Aux U.S.A. où la plante est connue depuis très longtemps et indigène, on récolte ces fruits au stade très jeune (entre 2 et 4cm de long) et on les cuit ; il paraît que çà a le goût des okras et que c’est délicieux. Je ne sais pas pourquoi mais je n’ai pas envie d’essayer au vu justement de ce latex dont ils regorgent !

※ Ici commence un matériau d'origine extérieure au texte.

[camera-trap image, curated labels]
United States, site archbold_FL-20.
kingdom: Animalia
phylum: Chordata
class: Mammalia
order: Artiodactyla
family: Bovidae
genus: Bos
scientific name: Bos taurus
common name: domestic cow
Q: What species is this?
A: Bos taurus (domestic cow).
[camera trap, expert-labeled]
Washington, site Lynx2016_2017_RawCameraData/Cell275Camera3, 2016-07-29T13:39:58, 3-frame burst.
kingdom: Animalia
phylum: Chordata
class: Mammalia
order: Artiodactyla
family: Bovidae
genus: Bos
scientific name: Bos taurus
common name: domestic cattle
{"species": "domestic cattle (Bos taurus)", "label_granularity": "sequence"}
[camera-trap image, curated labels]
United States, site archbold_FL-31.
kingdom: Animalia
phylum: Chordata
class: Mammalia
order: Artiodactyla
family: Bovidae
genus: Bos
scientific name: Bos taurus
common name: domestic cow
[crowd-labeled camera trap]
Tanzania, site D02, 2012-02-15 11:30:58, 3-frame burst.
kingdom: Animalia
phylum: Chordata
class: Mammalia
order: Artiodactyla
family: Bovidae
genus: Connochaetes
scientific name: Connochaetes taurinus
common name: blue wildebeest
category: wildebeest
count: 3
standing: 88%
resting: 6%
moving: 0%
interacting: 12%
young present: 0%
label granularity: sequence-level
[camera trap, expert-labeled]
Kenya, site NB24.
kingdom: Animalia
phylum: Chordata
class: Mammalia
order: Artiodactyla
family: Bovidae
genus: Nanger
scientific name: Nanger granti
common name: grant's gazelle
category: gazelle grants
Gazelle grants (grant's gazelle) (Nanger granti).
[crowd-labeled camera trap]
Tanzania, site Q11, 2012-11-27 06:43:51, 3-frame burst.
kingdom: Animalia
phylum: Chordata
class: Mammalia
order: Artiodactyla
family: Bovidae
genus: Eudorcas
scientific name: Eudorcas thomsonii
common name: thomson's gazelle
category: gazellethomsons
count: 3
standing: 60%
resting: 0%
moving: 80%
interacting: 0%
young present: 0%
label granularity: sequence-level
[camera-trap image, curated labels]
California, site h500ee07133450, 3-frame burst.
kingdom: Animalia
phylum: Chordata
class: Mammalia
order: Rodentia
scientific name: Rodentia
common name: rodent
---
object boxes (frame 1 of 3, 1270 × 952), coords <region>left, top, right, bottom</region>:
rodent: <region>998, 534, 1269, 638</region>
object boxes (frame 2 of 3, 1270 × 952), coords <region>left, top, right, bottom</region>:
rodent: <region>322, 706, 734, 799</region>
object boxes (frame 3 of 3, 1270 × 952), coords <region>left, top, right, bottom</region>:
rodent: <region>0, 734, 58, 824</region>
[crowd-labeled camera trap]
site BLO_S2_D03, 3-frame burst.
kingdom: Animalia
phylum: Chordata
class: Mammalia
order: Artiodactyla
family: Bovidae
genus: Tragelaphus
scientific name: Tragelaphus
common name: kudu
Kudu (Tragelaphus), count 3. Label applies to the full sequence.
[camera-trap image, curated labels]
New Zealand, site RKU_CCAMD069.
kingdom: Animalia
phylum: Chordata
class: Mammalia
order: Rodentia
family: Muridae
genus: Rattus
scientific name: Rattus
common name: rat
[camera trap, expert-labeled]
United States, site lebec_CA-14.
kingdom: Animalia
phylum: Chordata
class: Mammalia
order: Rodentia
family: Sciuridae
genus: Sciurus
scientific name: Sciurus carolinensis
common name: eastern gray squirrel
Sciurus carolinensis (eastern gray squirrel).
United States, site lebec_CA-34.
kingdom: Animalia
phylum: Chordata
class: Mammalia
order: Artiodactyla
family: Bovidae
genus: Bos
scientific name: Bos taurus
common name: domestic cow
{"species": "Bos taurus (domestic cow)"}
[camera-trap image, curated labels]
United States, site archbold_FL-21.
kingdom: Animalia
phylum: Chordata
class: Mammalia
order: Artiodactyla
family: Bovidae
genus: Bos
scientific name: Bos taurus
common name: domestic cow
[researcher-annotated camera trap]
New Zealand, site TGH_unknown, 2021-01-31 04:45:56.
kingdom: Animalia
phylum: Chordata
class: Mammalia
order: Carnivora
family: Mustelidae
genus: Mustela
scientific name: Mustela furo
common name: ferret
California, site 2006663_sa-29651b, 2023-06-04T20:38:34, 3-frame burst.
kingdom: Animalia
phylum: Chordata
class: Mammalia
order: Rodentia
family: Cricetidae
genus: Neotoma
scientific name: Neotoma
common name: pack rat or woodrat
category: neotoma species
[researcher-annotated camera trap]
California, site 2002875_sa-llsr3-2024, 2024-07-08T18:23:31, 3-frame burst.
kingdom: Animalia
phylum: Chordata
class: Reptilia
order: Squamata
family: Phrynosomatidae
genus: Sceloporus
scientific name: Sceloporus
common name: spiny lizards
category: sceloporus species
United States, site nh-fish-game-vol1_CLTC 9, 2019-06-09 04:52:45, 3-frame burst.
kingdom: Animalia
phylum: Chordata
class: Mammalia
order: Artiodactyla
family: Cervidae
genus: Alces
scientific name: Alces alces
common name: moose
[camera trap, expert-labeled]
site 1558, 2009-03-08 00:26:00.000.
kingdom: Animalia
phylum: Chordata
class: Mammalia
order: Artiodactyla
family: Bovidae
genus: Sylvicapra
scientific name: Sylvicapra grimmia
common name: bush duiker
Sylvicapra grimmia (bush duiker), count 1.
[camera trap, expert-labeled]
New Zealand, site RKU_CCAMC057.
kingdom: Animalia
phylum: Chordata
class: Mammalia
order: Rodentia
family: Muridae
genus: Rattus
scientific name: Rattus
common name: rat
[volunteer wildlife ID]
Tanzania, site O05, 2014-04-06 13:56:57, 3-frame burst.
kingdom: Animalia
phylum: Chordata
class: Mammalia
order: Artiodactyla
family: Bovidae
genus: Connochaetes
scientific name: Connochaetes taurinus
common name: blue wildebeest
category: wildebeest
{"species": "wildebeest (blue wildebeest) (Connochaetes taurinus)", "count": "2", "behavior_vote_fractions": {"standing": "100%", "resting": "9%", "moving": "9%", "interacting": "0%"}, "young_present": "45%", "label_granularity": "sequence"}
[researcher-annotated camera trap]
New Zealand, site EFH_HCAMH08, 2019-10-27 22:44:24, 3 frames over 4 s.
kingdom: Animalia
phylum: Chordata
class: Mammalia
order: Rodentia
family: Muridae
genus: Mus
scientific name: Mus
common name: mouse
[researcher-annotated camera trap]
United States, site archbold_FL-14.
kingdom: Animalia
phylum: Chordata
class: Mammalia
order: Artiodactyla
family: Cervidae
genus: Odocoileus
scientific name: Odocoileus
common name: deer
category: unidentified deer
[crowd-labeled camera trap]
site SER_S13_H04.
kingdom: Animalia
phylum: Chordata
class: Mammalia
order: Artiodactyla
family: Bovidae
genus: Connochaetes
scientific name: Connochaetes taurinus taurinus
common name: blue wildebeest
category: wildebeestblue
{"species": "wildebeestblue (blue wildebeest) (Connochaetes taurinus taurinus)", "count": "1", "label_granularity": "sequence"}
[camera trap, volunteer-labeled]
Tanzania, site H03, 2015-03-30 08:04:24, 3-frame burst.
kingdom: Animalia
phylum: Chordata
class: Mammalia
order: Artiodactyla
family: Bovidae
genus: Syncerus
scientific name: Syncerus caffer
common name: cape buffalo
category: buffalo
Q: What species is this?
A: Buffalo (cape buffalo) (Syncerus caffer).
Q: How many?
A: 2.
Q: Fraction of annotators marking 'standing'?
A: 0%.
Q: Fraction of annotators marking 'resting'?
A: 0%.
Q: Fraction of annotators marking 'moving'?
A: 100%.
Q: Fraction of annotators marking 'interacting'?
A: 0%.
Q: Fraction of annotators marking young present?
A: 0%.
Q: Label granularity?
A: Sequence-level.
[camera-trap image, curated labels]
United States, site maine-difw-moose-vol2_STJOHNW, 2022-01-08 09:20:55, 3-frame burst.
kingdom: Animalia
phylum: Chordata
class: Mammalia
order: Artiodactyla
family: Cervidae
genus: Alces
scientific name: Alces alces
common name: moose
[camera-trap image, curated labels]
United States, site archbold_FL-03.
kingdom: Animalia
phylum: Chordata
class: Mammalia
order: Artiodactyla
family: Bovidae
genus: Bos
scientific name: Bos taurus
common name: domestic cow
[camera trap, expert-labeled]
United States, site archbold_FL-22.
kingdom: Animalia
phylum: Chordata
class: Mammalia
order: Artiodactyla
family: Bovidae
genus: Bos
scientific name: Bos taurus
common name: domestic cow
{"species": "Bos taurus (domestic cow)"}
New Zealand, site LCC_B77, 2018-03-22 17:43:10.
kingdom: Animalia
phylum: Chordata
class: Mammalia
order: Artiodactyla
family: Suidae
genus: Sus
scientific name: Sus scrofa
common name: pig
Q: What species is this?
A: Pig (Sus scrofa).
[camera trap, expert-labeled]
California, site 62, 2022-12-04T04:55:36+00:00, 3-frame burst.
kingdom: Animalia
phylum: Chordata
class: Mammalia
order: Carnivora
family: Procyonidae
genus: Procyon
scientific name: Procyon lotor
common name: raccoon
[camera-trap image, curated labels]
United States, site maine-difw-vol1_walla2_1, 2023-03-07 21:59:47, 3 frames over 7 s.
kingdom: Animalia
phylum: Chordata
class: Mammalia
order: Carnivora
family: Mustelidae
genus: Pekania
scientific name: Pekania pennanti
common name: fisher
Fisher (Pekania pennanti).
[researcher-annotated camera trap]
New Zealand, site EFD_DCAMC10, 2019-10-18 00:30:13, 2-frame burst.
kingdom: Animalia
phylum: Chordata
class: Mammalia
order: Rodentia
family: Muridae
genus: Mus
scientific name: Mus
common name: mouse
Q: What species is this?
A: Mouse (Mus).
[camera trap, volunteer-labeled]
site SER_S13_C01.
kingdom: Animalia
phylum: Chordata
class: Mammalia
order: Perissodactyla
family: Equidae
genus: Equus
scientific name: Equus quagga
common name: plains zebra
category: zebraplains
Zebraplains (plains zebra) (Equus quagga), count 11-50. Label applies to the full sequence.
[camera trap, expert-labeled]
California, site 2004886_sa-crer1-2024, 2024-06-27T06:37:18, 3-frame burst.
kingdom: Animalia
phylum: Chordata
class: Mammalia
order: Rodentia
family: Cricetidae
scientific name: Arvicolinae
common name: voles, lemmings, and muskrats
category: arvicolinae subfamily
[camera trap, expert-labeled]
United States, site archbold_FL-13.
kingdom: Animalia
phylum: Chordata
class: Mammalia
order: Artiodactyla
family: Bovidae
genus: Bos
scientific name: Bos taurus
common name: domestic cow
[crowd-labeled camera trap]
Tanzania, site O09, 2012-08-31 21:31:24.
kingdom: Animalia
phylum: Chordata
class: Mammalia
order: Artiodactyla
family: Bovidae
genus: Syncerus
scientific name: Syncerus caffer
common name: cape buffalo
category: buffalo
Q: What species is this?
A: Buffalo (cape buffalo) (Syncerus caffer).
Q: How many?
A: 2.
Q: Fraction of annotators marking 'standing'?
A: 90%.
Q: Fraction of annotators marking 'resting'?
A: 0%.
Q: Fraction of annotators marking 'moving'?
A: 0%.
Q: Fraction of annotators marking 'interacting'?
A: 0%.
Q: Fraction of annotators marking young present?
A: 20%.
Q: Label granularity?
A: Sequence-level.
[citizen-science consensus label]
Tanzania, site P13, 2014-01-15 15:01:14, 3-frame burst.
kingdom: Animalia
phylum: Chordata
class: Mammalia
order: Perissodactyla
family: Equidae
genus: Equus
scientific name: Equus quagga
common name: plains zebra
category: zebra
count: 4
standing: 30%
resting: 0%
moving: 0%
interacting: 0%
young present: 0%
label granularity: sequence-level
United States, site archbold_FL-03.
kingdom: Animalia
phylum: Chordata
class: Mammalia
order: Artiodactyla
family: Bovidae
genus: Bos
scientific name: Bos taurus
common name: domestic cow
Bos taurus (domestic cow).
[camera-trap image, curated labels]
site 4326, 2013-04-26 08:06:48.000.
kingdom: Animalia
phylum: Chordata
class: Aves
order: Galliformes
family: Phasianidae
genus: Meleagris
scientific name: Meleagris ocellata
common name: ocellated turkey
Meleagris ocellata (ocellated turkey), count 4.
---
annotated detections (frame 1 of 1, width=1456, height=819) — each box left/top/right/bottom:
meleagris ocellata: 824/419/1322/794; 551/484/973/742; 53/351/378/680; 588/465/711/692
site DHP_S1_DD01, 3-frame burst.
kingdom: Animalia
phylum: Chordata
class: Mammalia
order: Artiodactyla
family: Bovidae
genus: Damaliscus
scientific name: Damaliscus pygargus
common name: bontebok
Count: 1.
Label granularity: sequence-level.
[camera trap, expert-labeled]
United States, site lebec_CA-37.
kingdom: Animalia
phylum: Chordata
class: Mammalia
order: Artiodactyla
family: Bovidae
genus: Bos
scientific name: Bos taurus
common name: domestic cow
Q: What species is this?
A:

Notons que l’on retrouve ces mêmes fruits évidemment chez les autres asclépiades comme la belle asclépiade tubéreuse mais aussi dans d’autres genres de la même famille (les Apocynacées) comme les dompte-venins, les pervenches, les gomphocarpes ballons ou les lauriers-roses.

C’est la ouate !

Si on les laisse en place, au cours de l’automne puis de l’hiver, le fruit sèche et brunit puis il se fend largement sur le dos révélant ainsi sa vraie nature : ce n’est pas une gousse (qui s’ouvre selon deux lignes de suture et se sépare en deux valves) mais un follicule. Rapidement, surtout s’il fait sec, on voit émerger par cette ouverture une masse blanche argentée d’aspect très soyeux : ce sont les aigrettes plumeuses qui coiffent les graines plates orangées très légères. Ces aigrettes sont formées de poils unicellulaires longs et en dépit de leur aspect n’ont rien à voir avec la pappus plumeux fréquent chez les astéracées ou composées (voir la chronique sur les fruits du salsifis douteux).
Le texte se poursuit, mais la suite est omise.